((

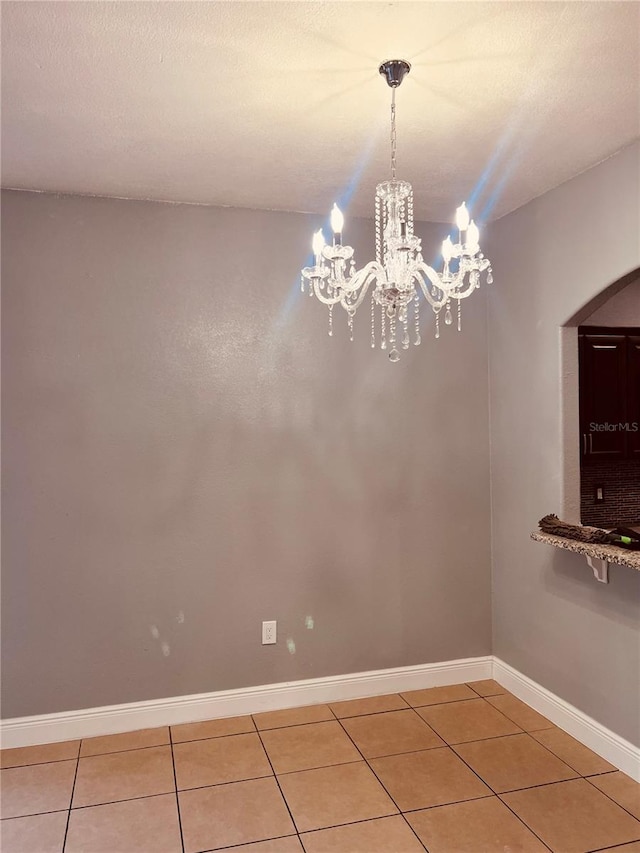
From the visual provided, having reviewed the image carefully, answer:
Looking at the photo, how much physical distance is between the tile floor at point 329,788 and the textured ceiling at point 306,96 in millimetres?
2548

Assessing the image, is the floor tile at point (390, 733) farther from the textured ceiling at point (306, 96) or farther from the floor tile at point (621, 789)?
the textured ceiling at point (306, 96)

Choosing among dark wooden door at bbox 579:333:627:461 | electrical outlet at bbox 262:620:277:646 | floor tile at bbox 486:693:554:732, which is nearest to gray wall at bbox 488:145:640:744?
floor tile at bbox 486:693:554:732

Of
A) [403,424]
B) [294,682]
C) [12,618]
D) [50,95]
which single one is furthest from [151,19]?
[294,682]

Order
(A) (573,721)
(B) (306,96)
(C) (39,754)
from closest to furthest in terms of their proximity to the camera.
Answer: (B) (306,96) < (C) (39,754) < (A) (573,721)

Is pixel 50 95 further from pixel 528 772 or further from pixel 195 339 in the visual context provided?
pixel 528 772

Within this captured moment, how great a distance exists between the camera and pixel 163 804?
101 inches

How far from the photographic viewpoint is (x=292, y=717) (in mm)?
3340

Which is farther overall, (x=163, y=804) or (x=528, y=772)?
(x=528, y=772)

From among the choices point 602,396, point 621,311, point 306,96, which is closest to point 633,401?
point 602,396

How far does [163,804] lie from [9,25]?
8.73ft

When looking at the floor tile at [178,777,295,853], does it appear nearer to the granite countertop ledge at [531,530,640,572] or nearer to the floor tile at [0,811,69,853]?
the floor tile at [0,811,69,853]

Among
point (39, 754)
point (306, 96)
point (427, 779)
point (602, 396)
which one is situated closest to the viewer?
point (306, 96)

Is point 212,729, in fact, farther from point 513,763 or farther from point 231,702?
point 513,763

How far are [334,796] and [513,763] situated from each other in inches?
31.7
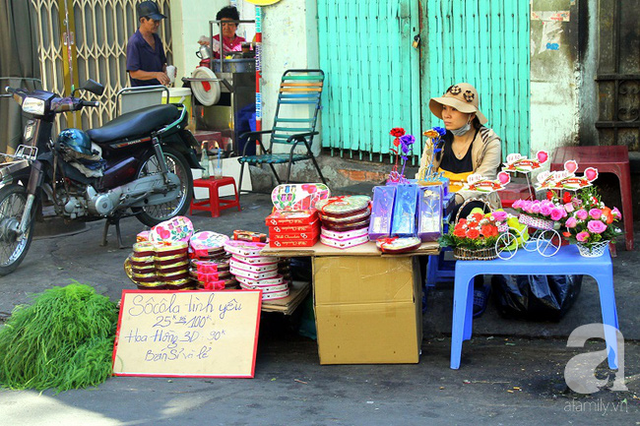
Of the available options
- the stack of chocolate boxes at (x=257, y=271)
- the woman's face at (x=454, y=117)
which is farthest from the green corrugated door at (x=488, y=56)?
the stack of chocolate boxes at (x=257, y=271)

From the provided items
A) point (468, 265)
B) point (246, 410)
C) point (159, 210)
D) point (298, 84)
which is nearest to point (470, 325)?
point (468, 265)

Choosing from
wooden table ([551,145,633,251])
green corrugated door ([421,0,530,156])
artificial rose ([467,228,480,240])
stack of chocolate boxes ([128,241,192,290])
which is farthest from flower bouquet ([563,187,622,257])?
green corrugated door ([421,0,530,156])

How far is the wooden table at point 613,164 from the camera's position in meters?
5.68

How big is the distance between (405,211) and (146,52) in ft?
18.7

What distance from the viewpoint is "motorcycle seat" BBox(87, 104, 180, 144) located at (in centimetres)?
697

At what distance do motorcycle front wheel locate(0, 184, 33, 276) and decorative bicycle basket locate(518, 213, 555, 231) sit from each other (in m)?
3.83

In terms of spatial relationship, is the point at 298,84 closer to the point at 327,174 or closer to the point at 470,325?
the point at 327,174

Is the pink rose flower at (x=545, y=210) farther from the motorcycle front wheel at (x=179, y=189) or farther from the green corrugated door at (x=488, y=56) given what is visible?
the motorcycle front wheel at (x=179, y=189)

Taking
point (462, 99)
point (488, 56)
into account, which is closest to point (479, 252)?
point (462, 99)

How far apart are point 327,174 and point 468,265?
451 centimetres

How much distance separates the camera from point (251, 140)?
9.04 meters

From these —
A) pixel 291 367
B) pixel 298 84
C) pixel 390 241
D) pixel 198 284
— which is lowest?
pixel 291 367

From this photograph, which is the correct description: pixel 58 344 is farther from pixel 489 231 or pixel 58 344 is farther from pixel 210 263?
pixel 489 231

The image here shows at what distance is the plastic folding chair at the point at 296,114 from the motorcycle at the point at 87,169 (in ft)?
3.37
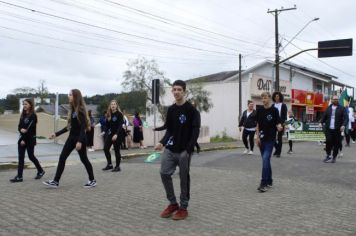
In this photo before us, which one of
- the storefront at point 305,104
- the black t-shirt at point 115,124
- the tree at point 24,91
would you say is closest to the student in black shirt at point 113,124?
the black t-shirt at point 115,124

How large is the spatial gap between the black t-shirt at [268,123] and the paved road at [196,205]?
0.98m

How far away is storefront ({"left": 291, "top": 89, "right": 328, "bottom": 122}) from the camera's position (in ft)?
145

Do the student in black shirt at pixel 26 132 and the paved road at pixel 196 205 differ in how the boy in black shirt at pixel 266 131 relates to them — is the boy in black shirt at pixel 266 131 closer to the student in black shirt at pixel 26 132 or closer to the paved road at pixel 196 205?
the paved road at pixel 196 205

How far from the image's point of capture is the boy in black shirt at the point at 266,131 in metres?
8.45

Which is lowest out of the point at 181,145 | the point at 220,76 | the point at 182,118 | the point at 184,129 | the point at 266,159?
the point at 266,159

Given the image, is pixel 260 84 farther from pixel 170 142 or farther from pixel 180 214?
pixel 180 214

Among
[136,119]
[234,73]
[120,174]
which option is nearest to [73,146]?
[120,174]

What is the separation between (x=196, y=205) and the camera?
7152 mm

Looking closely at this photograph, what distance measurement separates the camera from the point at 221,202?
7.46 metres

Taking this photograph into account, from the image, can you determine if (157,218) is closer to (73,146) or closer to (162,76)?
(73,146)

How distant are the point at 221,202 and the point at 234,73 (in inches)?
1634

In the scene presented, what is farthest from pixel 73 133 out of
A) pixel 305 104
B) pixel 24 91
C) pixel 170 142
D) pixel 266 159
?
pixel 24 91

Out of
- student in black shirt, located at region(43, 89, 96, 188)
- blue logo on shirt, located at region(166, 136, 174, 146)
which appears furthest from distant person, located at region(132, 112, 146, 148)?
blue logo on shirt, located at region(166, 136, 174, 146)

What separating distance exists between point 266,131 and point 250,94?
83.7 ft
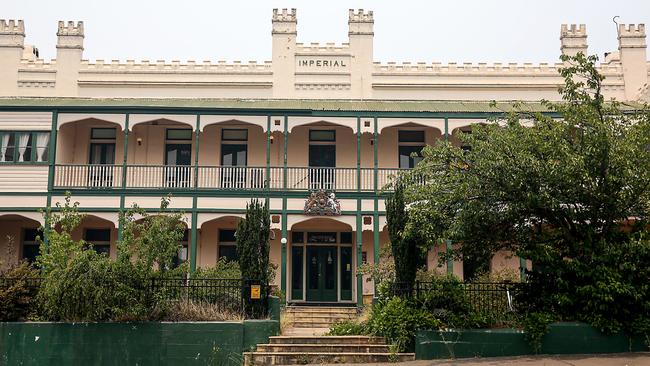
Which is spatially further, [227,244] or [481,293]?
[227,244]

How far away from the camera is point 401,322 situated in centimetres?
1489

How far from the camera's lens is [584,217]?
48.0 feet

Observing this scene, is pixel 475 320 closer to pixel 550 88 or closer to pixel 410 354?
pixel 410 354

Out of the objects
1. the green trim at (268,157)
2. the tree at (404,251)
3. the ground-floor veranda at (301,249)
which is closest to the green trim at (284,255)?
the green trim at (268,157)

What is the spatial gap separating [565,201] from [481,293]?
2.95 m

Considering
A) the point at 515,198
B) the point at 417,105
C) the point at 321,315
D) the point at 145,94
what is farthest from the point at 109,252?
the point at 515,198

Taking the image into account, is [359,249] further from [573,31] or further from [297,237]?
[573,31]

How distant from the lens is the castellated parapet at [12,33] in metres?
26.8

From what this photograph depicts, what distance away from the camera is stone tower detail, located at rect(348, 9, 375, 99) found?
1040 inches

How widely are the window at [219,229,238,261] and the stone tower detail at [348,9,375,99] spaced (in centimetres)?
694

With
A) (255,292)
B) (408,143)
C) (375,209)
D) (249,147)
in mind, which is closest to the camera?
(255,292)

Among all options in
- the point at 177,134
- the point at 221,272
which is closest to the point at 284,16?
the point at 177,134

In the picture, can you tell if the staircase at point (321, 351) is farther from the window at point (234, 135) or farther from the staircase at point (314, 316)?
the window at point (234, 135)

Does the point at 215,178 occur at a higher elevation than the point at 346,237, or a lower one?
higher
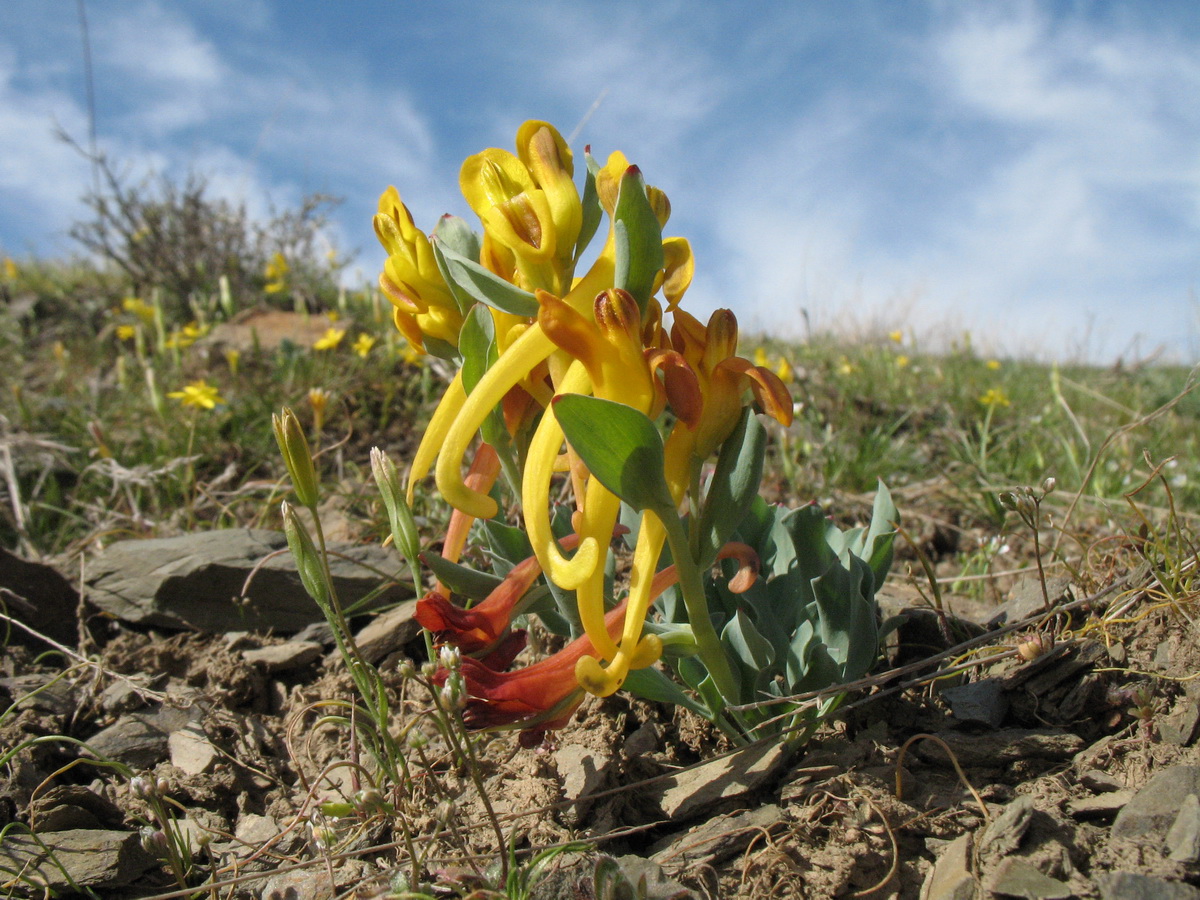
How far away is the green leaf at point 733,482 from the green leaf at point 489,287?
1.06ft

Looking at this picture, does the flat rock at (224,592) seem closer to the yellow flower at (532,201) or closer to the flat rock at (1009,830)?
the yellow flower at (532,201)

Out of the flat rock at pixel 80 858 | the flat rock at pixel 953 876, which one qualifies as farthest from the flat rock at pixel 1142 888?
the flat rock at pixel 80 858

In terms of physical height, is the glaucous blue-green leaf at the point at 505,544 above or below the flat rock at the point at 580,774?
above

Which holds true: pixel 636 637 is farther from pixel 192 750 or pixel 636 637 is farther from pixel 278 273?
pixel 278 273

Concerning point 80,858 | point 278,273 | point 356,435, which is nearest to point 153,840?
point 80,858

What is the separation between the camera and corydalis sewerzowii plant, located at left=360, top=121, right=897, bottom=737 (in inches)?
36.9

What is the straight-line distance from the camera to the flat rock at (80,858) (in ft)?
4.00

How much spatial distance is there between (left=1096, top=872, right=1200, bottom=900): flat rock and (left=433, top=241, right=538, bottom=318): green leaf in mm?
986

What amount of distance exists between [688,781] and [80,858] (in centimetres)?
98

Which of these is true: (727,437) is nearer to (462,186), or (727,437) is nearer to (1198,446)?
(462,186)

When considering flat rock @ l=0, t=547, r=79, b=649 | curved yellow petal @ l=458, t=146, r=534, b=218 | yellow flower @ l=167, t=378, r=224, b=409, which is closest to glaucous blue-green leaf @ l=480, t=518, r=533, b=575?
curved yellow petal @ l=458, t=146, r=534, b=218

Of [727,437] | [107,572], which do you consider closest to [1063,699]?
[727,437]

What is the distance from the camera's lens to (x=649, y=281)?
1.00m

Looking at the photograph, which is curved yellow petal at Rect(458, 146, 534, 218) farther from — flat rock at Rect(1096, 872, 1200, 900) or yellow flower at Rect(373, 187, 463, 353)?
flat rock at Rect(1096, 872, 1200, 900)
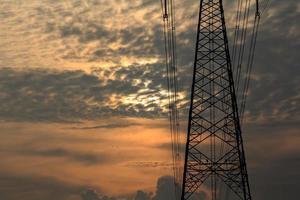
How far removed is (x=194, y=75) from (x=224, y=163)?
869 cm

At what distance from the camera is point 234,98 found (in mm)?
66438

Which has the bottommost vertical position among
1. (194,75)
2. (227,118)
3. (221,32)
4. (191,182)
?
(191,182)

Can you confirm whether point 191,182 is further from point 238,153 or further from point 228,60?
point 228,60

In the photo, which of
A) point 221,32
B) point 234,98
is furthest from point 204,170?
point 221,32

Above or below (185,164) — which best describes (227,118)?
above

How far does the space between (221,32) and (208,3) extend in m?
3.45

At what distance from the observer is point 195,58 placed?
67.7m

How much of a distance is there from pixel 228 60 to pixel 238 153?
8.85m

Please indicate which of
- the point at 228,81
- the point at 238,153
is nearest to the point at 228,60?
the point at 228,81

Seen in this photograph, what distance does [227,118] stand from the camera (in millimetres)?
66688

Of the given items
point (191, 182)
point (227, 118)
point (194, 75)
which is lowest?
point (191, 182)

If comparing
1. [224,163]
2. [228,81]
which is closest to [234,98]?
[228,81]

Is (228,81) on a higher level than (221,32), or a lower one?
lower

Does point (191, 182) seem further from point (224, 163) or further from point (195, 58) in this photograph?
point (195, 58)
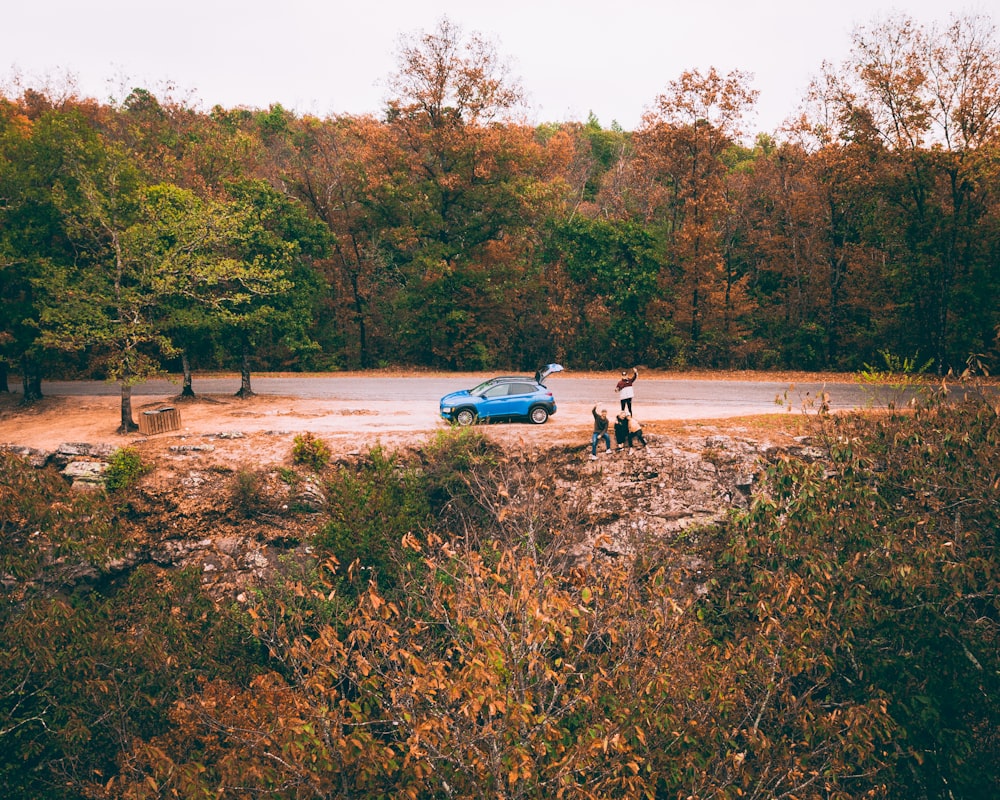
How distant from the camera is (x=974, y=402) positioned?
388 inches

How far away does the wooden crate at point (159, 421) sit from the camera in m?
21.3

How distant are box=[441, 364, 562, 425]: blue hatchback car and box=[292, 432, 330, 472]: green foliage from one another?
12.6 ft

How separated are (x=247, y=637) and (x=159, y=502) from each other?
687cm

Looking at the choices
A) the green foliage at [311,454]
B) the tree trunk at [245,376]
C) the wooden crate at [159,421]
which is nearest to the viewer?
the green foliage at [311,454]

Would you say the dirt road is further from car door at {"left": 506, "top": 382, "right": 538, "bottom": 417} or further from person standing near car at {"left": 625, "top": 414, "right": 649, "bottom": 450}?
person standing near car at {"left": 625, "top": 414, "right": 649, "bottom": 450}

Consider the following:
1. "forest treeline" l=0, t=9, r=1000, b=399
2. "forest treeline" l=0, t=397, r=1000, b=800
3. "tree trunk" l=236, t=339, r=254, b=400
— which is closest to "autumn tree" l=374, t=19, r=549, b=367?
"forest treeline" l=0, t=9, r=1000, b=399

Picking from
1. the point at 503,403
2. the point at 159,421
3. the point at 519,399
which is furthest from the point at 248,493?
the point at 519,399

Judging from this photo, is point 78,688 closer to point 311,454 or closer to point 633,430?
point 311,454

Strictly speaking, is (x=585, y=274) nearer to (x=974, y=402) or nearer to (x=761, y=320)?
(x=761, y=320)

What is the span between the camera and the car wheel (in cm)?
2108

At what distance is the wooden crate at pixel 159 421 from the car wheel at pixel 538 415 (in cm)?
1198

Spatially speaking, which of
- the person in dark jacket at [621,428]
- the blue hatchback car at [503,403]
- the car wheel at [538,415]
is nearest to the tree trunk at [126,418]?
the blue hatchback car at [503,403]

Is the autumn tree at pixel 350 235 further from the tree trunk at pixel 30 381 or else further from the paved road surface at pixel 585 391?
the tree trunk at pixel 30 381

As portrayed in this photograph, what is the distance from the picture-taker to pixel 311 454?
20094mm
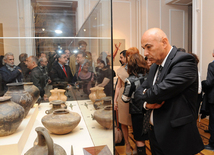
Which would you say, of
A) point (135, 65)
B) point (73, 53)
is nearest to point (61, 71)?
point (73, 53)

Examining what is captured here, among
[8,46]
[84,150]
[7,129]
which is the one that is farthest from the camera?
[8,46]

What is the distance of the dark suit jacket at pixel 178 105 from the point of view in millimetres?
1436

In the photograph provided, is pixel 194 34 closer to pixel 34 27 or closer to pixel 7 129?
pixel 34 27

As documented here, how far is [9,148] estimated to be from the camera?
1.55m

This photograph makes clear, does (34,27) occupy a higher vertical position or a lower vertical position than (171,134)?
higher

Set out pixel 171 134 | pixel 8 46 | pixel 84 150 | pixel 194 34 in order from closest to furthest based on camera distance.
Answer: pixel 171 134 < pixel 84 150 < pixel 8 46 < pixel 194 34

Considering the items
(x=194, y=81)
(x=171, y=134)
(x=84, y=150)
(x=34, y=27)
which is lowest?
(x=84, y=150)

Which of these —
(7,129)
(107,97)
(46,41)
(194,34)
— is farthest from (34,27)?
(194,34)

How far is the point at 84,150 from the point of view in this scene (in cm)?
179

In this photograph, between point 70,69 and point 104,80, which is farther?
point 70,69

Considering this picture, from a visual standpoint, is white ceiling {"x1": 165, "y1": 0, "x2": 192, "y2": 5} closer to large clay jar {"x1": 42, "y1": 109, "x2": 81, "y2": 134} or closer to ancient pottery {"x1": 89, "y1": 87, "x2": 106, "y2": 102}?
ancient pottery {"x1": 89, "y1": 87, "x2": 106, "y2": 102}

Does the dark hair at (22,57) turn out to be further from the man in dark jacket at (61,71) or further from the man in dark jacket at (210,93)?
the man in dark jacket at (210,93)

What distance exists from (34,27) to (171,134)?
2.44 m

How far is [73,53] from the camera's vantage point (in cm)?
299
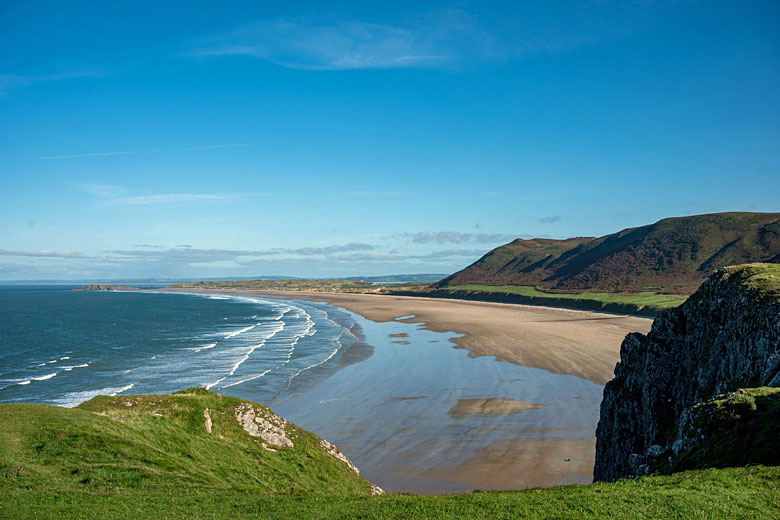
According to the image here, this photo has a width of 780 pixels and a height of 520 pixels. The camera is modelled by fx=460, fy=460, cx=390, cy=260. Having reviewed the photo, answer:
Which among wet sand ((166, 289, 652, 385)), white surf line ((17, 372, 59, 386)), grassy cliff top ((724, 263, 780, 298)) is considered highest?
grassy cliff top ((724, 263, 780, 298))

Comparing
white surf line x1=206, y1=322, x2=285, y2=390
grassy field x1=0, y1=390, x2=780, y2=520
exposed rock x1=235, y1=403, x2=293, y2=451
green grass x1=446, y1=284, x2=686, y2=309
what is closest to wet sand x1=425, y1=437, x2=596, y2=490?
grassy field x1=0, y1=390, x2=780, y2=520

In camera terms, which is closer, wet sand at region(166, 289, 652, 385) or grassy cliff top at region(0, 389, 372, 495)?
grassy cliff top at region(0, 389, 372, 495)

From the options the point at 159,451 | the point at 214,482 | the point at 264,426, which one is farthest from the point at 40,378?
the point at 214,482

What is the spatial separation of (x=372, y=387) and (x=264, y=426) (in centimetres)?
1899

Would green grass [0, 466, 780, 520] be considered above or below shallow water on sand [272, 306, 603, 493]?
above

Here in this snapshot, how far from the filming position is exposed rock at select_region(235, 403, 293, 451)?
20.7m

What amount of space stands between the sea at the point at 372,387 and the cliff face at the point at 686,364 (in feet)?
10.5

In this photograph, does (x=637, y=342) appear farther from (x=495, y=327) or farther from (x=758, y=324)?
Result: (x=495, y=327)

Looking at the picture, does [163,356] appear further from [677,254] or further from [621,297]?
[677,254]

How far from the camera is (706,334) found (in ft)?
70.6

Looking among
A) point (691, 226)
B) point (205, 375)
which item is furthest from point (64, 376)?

))

◆ WHAT IS ASKED:
Everything from the line containing "Would green grass" to the end of the data above should be quoted exactly, please, both ends included, and nothing outside that span.

◆ EXERCISE RESULT:
Would green grass [0, 466, 780, 520] be considered above or below shallow water on sand [272, 306, 603, 493]?
above

Here in this snapshot, how far from the filming position is exposed rock at select_region(235, 403, 293, 451)?
20.7m

What amount of space stands between the sea at the point at 372,387 and the cliff face at the point at 686,364 (in feet)?
10.5

In this photograph, does (x=637, y=342) appear farther from (x=495, y=327) or farther from (x=758, y=324)?
Result: (x=495, y=327)

Looking at the picture, does [163,356] appear further from [677,254] or further from [621,297]?
[677,254]

How far from the camera is (706,334) found (in ft)?
70.6

Looking among
A) point (691, 226)
B) point (205, 375)
which item is furthest from point (64, 376)?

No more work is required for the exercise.